The Rule of 40 is a benchmark for the balance between growth and profitability. Add your organic ARR growth rate and your EBITDAC margin. If the result is 40 or above, you're in a healthy zone. A company growing at 20% with a 20% EBITDAC margin scores the same as one growing at 40% with break-even profitability. The rule matters because it forces a clear strategic choice: high growth or high profitability. Companies stuck in the middle, with average scores on both, tend to struggle with valuation. Read our deeper analysis: Is the Rule of 40 an outdated SaaS KPI?

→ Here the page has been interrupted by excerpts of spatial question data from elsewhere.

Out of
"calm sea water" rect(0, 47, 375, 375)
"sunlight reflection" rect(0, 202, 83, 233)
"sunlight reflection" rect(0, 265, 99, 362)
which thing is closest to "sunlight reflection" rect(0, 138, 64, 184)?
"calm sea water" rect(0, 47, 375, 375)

CAC payback is the number of months it takes to recoup what you spent acquiring a customer. If your CAC payback is above 12 months, every new customer requires capital to fund before they become profitable, which constrains how fast you can grow without external financing. Below 12 months means the business is more self-funding. Segment it by customer type: your enterprise CAC payback and SMB CAC payback will look very different, and mixing them together obscures where your sales efficiency actually lives.
Churn rate measures the share of all customers who leave. Renewal rate only looks at customers whose contracts are actually up for renewal. In fast-growing companies or those with multi-year contracts, many customers cannot churn even if they want to, which makes churn look artificially low. Renewal rate gives a more honest read on customer satisfaction and the health of your installed base.
Nordic B2B SaaS companies at growth stage (€3–10M ARR) track closely to global benchmarks on metrics like Rule of 40 and gross margin, but tend to have higher customer concentration and lower NRR than US counterparts at the same ARR level. This is partly a market structure effect: Nordic companies often start with a smaller total addressable market and need to internationalize earlier to drive NRR through upsell. Our KPI Dashboard data spans 19 companies across these ranges and market positions.